▸ **Exercise requirements**
In this exercise, print only the lines from the line with "Nabuk leather sample, deep" to the last line of the data below, inclusive. Any pictures should be left out.

════

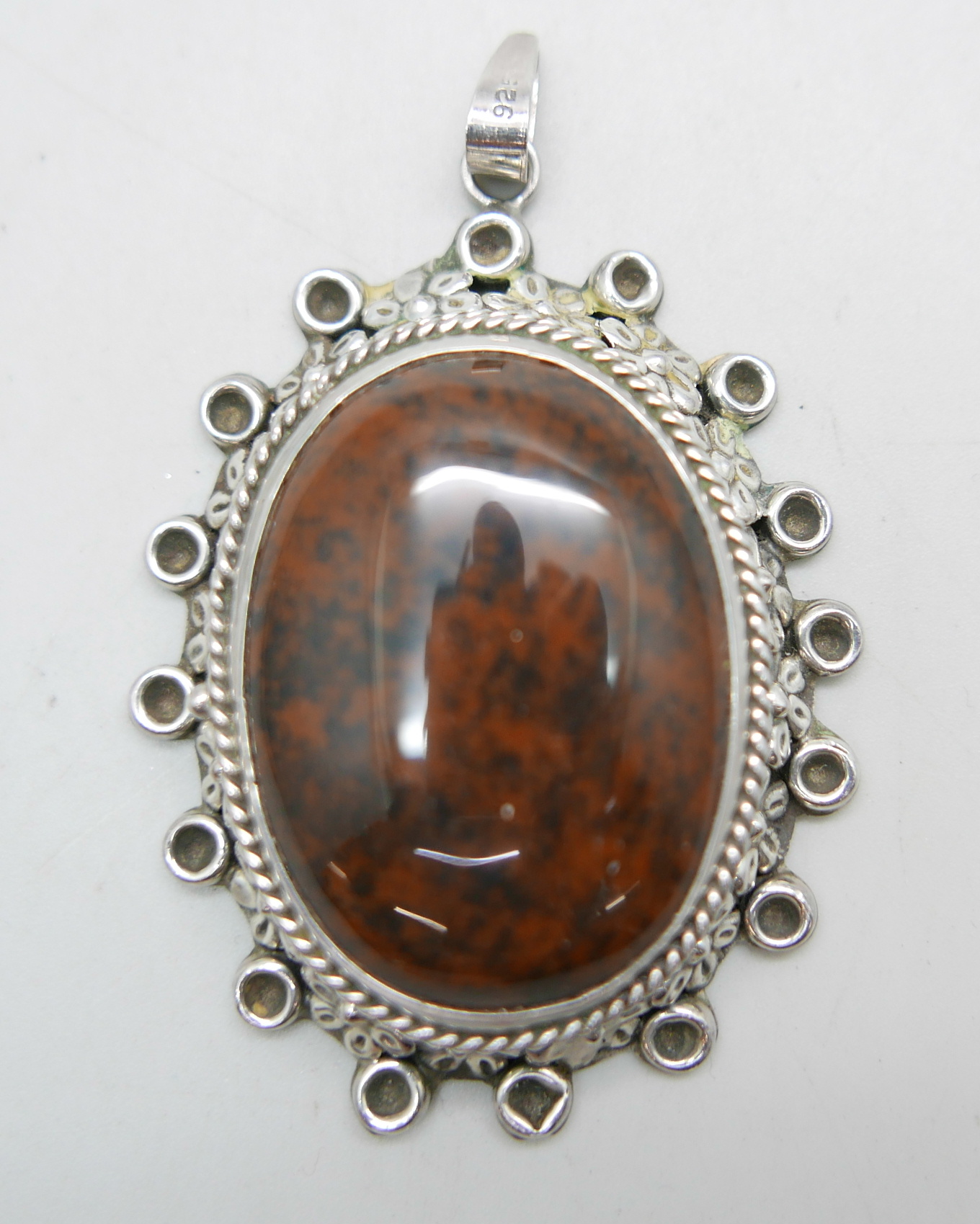 A large hallmarked silver and stone set pendant, London import mark for 1977, 48mm wide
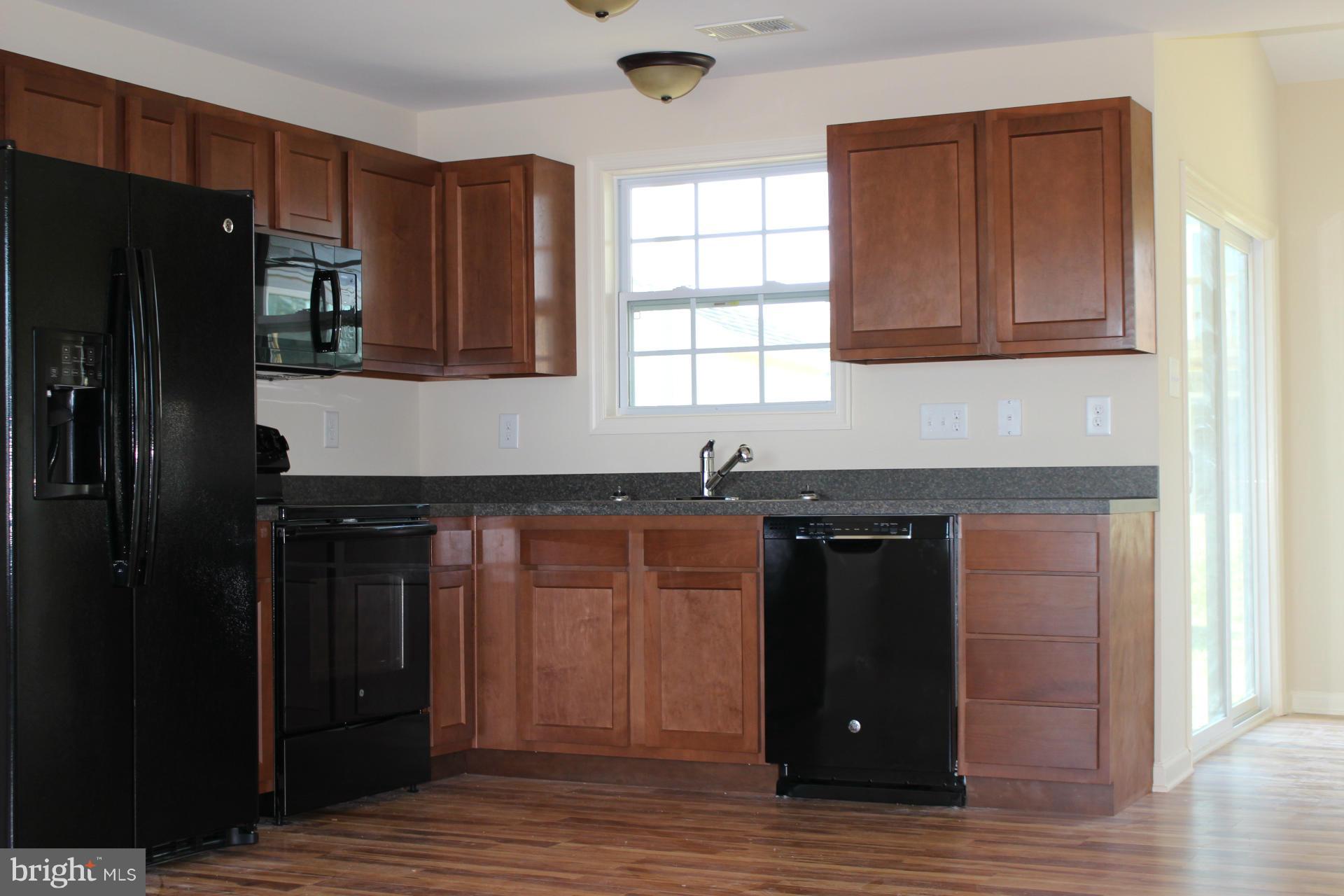 34 Knowledge Court Inwood, WV 25428 - Photo 3 of 12 a kitchen with stainless steel appliances granite countertop a refrigerator and a sink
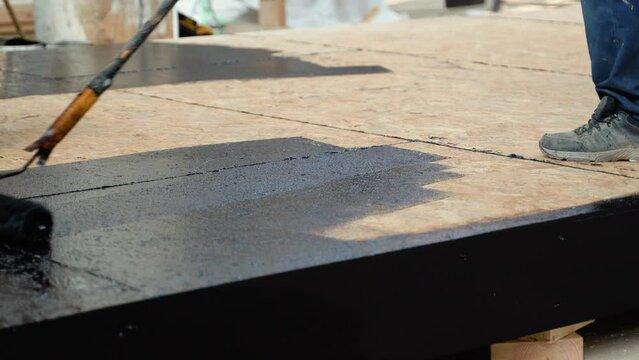 Waterproofing the floor in a private house, applying liquid resin to the floor, concrete screed and waterproofing, repair and construction work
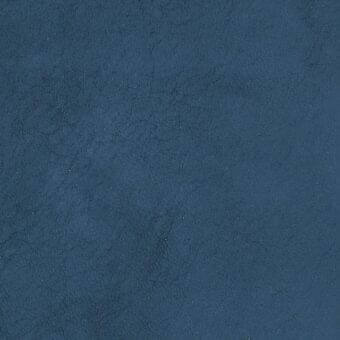 Nabuk leather sample, deep blue, mottled texture with fine cracks, velvety finish, even lighting, uniform background, Potocco coverings collection.
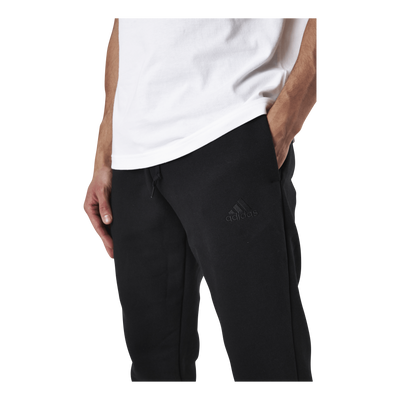 Essentials Tapered Cuff Logo Pants Black / White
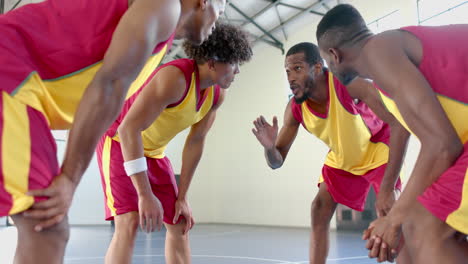 Jugadores-De-Baloncesto-Afroamericanos-Se-Apiñan-En-Un-Gimnasio,-Discutiendo-Estrategia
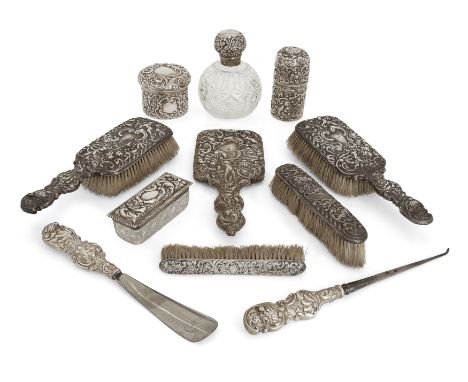 A group of silver and silver mounted vanity vessels and brushes. Various dates and makers. The group comprising: a Victorian 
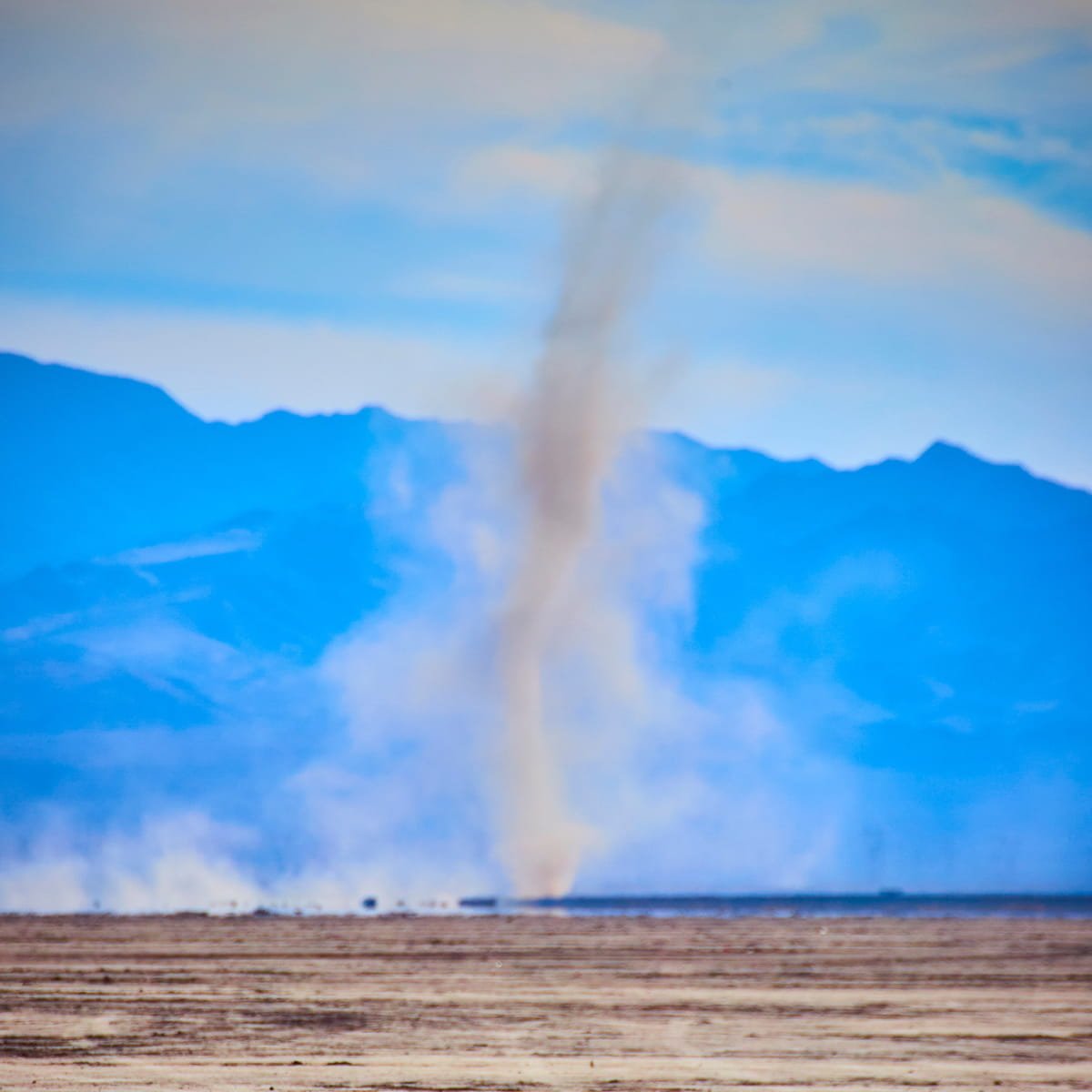 A powerful dust devil swirls across the barren desert of Boulder City Dry Lake Bed in Nevada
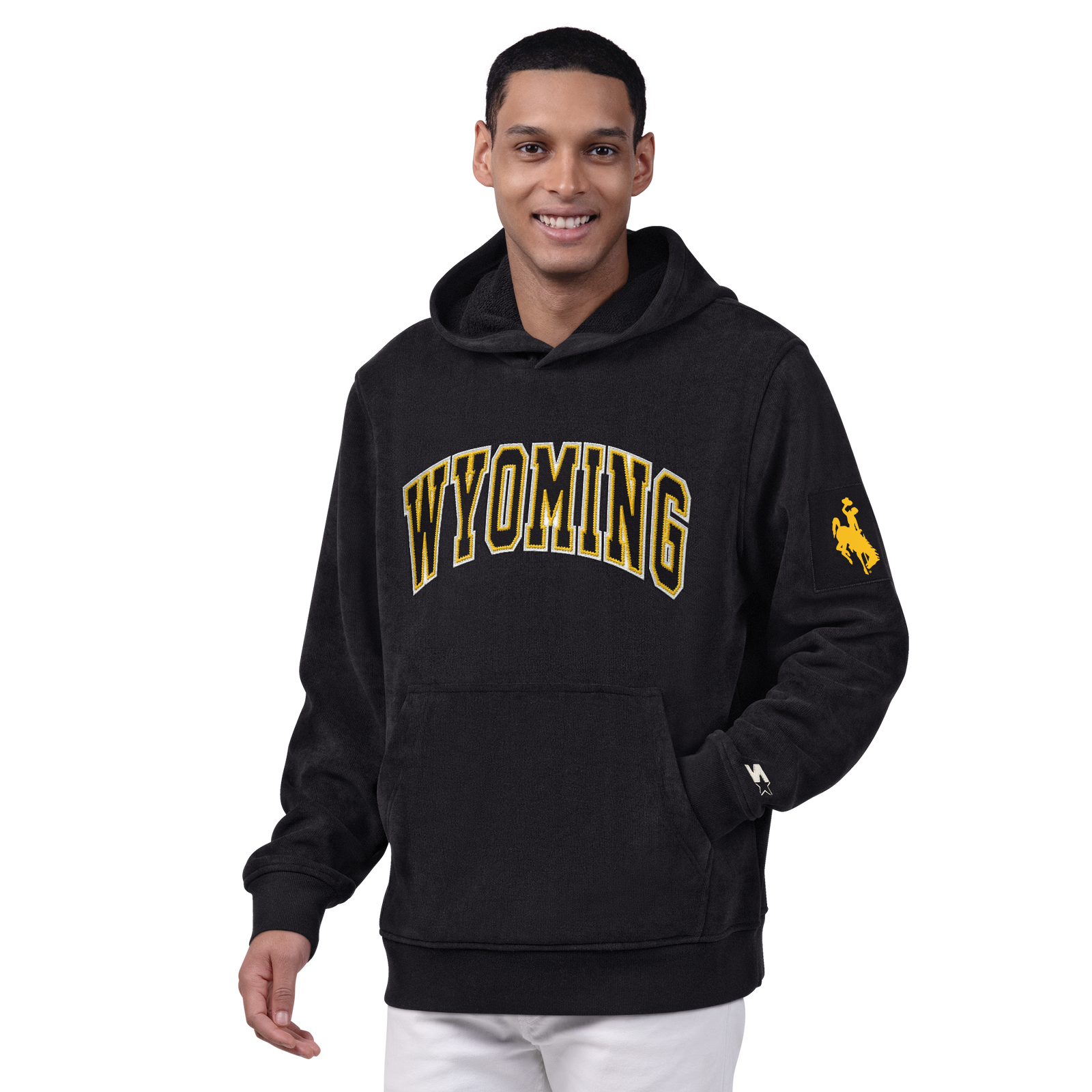 Man wearing black hooded sweatshirt with wyoming lettering on the front and gold bucking horse logo on the left sleeve. Pictured on a white background.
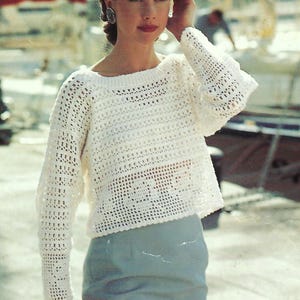 Può includere: Un maglione bianco all'uncinetto a trama aperta con maniche lunghe. Il maglione è abbinato a una gonna azzurra. La donna nell'immagine indossa orecchini e ha i capelli raccolti.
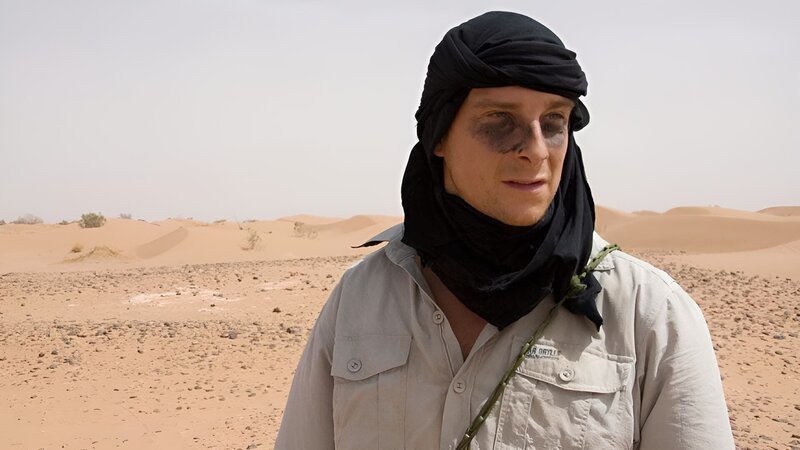 Host Bear Grylls on location in the Sahara desert with charcoal under his eyes to reduce the glare. – Bild: DCI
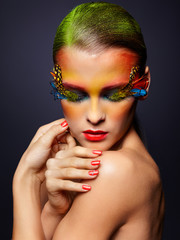 Woman with fashion feather eyelashes make-up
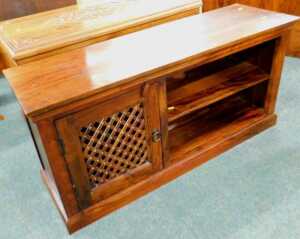 A Jig hardwood television stand, of rectangular form with mesh front cupboard and open shelves.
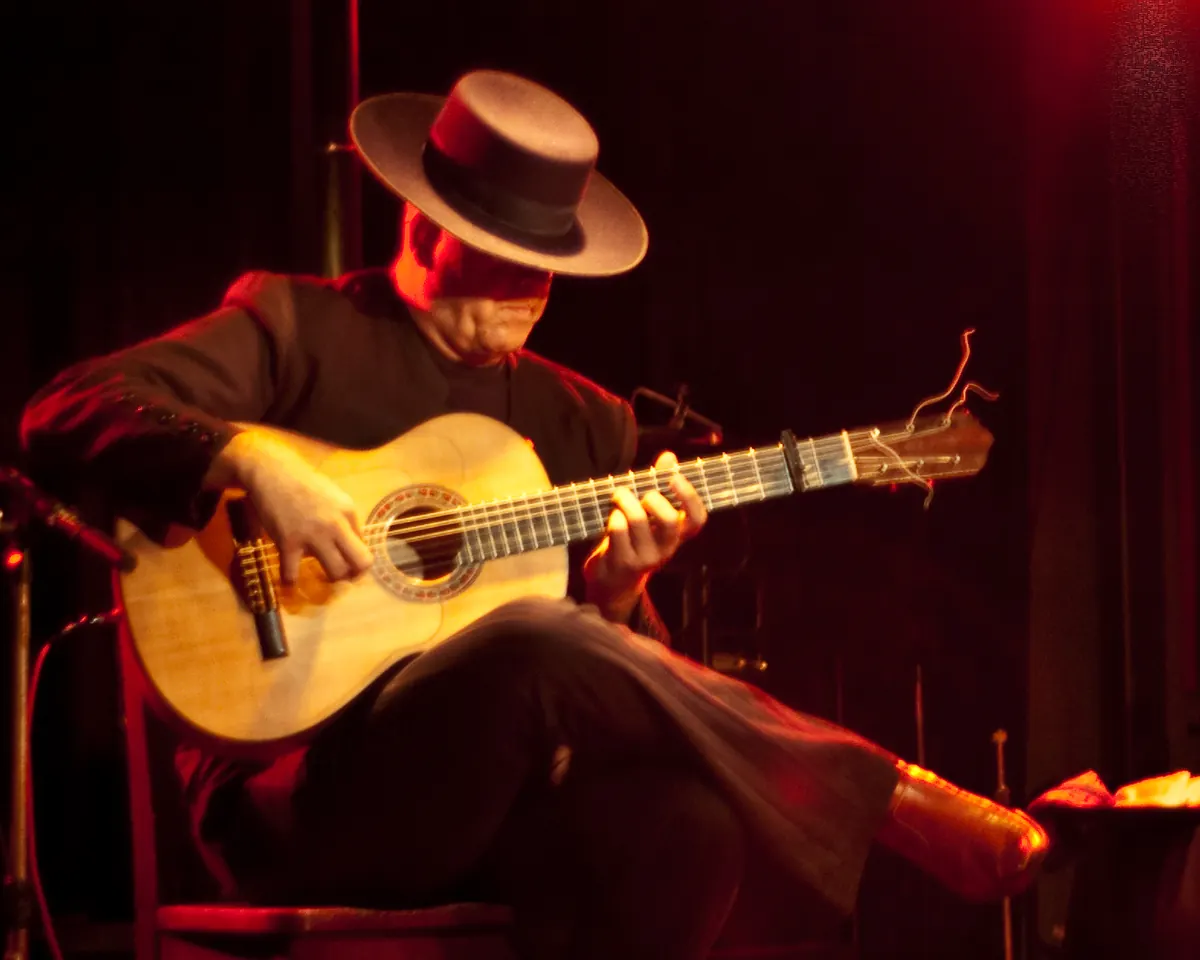 Flamenco kytarista v širokém klobouku hrající na světlou kytaru v červeném jevištním světle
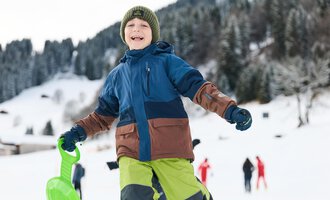 A cheerful boy is wearing a colorful winter jacket and holding a sled in his hand. In the background, you can see snow-covered landscapes and other people in the snow. | © Kleinwalsertal Tourismus | Oliver Farys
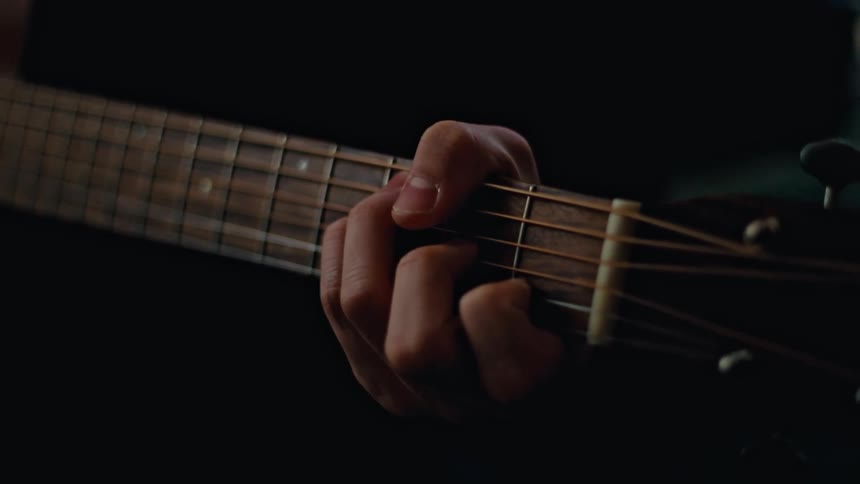 Man wearing a sweater strums the acoustic guitar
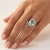 Oval Blue Aquamarine Diamond Halo Statement Ring On Hand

════

▸ **Solution to the problem**
 Nabuk leather sample, deep blue, mottled texture with fine cracks, velvety finish, even lighting, uniform background, Potocco coverings collection.
 Essentials Tapered Cuff Logo Pants Black / White
 Jugadores-De-Baloncesto-Afroamericanos-Se-Apiñan-En-Un-Gimnasio,-Discutiendo-Estrategia
 A group of silver and silver mounted vanity vessels and brushes. Various dates and makers. The group comprising: a Victorian 
 A powerful dust devil swirls across the barren desert of Boulder City Dry Lake Bed in Nevada
 Man wearing black hooded sweatshirt with wyoming lettering on the front and gold bucking horse logo on the left sleeve. Pictured on a white background.
 Può includere: Un maglione bianco all'uncinetto a trama aperta con maniche lunghe. Il maglione è abbinato a una gonna azzurra. La donna nell'immagine indossa orecchini e ha i capelli raccolti.
 Host Bear Grylls on location in the Sahara desert with charcoal under his eyes to reduce the glare. – Bild: DCI
 Woman with fashion feather eyelashes make-up
 A Jig hardwood television stand, of rectangular form with mesh front cupboard and open shelves.
 Flamenco kytarista v širokém klobouku hrající na světlou kytaru v červeném jevištním světle
 A cheerful boy is wearing a colorful winter jacket and holding a sled in his hand. In the background, you can see snow-covered landscapes and other people in the snow. | © Kleinwalsertal Tourismus | Oliver Farys
 Man wearing a sweater strums the acoustic guitar
 Oval Blue Aquamarine Diamond Halo Statement Ring On Hand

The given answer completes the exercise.